Gänzlich andere Probleme ergeben sich laut Daniel Krumbholz von der Leipziger Volkszeitung beim Einsatz der Elektrofahrzeuge in der Brieflogistik. Da seien nicht nur Briefkästen anzufahren, sondern auch Kunden mit Sonderwünschen oder -erwartungen. „Manche Firma möchte ihre Post täglich zur gleichen Uhrzeit abgeholt wissen“, so Krumbholz. Oder eine Justizvollzugsanstalt sei nur mit bestimmten Fahrzeugen zu befahren – das seien Herausforderungen, für die es noch keine Softwarelösungen gebe.
Auf eine weitere Herausforderung beim Einsatz von ganzen Fahrzeugflotten mit E-Autos macht Matthias Krause von der Firma Elog aufmerksam: „Unsere Fahrzeuge kommen alle ziemlich zeitgleich zurück ins Depot, wenn die Fahrer dann alle zur gleichen Zeit das Auto an die Steckdose anschließen, entstehen Probleme mit dem Netz.“Darauf müssten sich die Netzbetreiber einstellen und ihre Anlagen entsprechend aufrüsten.
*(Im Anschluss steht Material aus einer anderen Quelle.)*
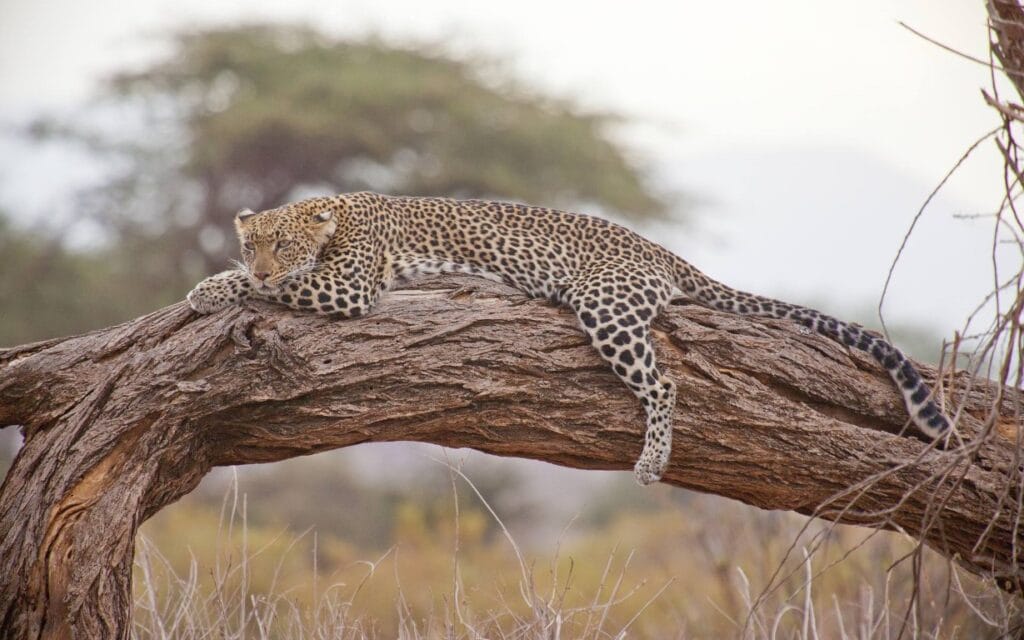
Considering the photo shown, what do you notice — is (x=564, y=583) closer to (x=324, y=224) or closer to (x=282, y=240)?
(x=324, y=224)

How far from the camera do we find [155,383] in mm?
5449

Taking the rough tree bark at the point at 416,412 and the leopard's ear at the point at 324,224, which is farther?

Es mangele auch noch an den nötigen Schnellladestationen, eine Ladedauer von acht Stunden je Fahrzeug sei letztlich eher unwirtschaftlich. Probleme wie dieses sind es, die die 130 Teilnehmer auf dem zweitägigen Kongress in Ettersburg diskutieren. Neben der Präsentation neuer Ergebnisse aus dem gemeinsamen Forschungsprojekt ist diese fünfte Ausgabe des Kongresses eine Plattform, die bundesweit Anwender, Interessenten, Fahrzeughersteller und Forschung im Bereich der elektromobilen Logistik zusammenbringt. Gestern standen der nachhaltige Energieeinsatz am Standort, in der Produktion und in der Flotte genauso im Vordergrund wie gesammelte Einsatzerfahrungen deutscher Unternehmen, die Elektrofahrzeuge wie zum Beispiel Lastenpedelec, Kleintransporter oder auch elektrische Lastkraftwagen einsetzen. Hier spielt laut Krause die Reichweite noch immer eine Rolle. Die liege bei Lastwagen bei etwa 100 Kilometern – es seien aber 180 Kilometer notwendig, sagt er.